■ Directions
Determine how many lines in this listing contain the word "bounding" and report that number by itself.

=== Section Start ===

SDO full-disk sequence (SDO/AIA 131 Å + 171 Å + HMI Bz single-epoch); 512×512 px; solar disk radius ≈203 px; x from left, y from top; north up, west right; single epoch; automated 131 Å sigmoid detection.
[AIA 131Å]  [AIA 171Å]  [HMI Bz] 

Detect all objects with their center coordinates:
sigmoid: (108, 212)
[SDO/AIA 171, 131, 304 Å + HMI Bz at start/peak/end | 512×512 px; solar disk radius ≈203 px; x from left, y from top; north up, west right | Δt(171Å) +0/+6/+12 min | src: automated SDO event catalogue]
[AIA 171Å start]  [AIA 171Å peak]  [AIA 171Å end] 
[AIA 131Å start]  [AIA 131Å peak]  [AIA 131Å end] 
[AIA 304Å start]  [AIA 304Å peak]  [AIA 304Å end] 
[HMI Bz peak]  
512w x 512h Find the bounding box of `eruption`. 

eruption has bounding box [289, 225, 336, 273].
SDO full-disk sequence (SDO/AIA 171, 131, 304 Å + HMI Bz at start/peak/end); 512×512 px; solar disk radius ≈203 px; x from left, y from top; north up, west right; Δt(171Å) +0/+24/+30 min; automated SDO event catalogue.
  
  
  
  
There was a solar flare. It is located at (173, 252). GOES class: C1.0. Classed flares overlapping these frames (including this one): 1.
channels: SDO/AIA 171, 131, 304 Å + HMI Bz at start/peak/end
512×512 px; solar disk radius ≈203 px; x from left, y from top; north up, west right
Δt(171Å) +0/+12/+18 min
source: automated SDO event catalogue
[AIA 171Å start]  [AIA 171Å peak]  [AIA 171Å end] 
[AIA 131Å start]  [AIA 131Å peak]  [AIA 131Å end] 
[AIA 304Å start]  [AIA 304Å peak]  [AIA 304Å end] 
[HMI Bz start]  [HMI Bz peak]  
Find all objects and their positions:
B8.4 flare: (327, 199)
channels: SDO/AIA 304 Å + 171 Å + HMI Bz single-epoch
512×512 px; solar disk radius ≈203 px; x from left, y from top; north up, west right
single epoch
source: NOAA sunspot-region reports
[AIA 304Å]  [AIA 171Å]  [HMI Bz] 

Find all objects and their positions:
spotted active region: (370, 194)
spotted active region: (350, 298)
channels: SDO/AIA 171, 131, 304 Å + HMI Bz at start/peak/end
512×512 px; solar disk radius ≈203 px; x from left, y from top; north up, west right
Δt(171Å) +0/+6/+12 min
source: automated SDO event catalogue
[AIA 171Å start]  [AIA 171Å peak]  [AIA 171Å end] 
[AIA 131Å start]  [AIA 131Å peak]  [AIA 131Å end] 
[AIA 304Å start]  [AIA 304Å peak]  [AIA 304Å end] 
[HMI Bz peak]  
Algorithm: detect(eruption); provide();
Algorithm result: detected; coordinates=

=== Section End ===

■ Finished exercise
2